More Performance with onPush Components

As applications scale, maintaining performance is key. When we have a large tree of components, change detection cycles may need to traverse the whole application tree, which can significantly hurt application performance. The Angular team has provided different change detection strategies for components to minimize the number of component nodes refreshed during a change detection cycle. The two main strategies are default and onPush strategy. To get the best performance in components using Zoneless change detection, it is recommended to use the onPush change detection strategy, particularly for simpler application trees like the one shown below.

onPush change detection strategy. Component A had B and D. B has C.

When you use an OnPush change detection strategy for Components A, B, C and D, for example, if Component A changes—since it has no parents—only A will be marked as dirty and re-rendered in the subsequent change detection cycle, not its subtree (i.e., nodes B, C and D). However, if any of B, C or D receive new inputs due to A’s re-rendering, they will be re-rendered.

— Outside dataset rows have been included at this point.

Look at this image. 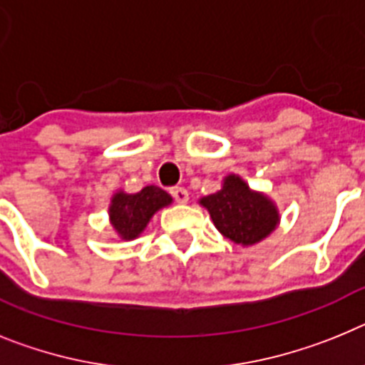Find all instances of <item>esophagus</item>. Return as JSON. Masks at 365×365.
I'll use <instances>...</instances> for the list:
<instances>
[{
    "label": "esophagus",
    "mask_w": 365,
    "mask_h": 365,
    "mask_svg": "<svg viewBox=\"0 0 365 365\" xmlns=\"http://www.w3.org/2000/svg\"><path fill=\"white\" fill-rule=\"evenodd\" d=\"M170 195H173V198L178 204H187L189 202V192H187V189H183V187H173L170 189Z\"/></svg>",
    "instance_id": "obj_1"
}]
</instances>
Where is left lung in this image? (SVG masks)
Instances as JSON below:
<instances>
[{"mask_svg": "<svg viewBox=\"0 0 365 365\" xmlns=\"http://www.w3.org/2000/svg\"><path fill=\"white\" fill-rule=\"evenodd\" d=\"M207 209L215 227L231 242L239 246H253L277 230L281 215L270 196L255 191L239 174H227L220 189L198 200Z\"/></svg>", "mask_w": 365, "mask_h": 365, "instance_id": "obj_1", "label": "left lung"}]
</instances>
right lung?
<instances>
[{
    "mask_svg": "<svg viewBox=\"0 0 365 365\" xmlns=\"http://www.w3.org/2000/svg\"><path fill=\"white\" fill-rule=\"evenodd\" d=\"M170 204L173 196L156 185L143 187L134 195L117 189L110 198L108 218L119 239L134 240L147 230L150 218Z\"/></svg>",
    "mask_w": 365,
    "mask_h": 365,
    "instance_id": "obj_1",
    "label": "right lung"
}]
</instances>
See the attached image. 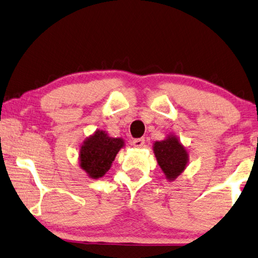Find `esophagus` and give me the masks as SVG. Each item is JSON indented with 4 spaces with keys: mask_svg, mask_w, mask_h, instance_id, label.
<instances>
[{
    "mask_svg": "<svg viewBox=\"0 0 258 258\" xmlns=\"http://www.w3.org/2000/svg\"><path fill=\"white\" fill-rule=\"evenodd\" d=\"M144 144H145V139L144 138H137V139H134V141L132 142V145L134 147H137V149L142 147Z\"/></svg>",
    "mask_w": 258,
    "mask_h": 258,
    "instance_id": "obj_1",
    "label": "esophagus"
}]
</instances>
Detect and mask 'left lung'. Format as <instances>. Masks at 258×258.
Instances as JSON below:
<instances>
[{
	"label": "left lung",
	"mask_w": 258,
	"mask_h": 258,
	"mask_svg": "<svg viewBox=\"0 0 258 258\" xmlns=\"http://www.w3.org/2000/svg\"><path fill=\"white\" fill-rule=\"evenodd\" d=\"M153 152L158 164L169 181L175 180L188 162V153L175 135H168L163 141L155 142Z\"/></svg>",
	"instance_id": "8db88e82"
}]
</instances>
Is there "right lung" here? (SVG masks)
<instances>
[{
  "mask_svg": "<svg viewBox=\"0 0 258 258\" xmlns=\"http://www.w3.org/2000/svg\"><path fill=\"white\" fill-rule=\"evenodd\" d=\"M123 146L122 138L109 137L104 130H96L80 146V167L90 178L98 179L111 169L117 152Z\"/></svg>",
  "mask_w": 258,
  "mask_h": 258,
  "instance_id": "1",
  "label": "right lung"
}]
</instances>
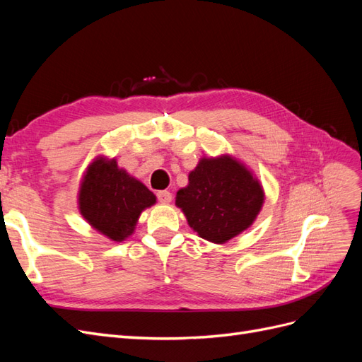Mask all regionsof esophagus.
I'll return each instance as SVG.
<instances>
[{
    "instance_id": "obj_1",
    "label": "esophagus",
    "mask_w": 362,
    "mask_h": 362,
    "mask_svg": "<svg viewBox=\"0 0 362 362\" xmlns=\"http://www.w3.org/2000/svg\"><path fill=\"white\" fill-rule=\"evenodd\" d=\"M157 198L161 204H169L172 201V193L168 190H161L157 193Z\"/></svg>"
}]
</instances>
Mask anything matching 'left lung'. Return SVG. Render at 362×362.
<instances>
[{"mask_svg": "<svg viewBox=\"0 0 362 362\" xmlns=\"http://www.w3.org/2000/svg\"><path fill=\"white\" fill-rule=\"evenodd\" d=\"M264 189L245 163L234 156L202 157L189 184L177 192L189 226L201 238L223 245L255 222L264 204Z\"/></svg>", "mask_w": 362, "mask_h": 362, "instance_id": "1", "label": "left lung"}]
</instances>
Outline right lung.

However, if component C changes because of dirty marking, its ancestors B and A will also be marked as dirty. Consequently, A, B and C will be re-rendered in the next change detection cycle. Component D will not be re-rendered unless it receives new inputs from its parent A due to the change detection cycle.

Conclusion

Zoneless change detection promises a lot in building highly performant and reactive Angular applications. This guide explores this new feature and provides a foundation for developers to start integrating it into their projects.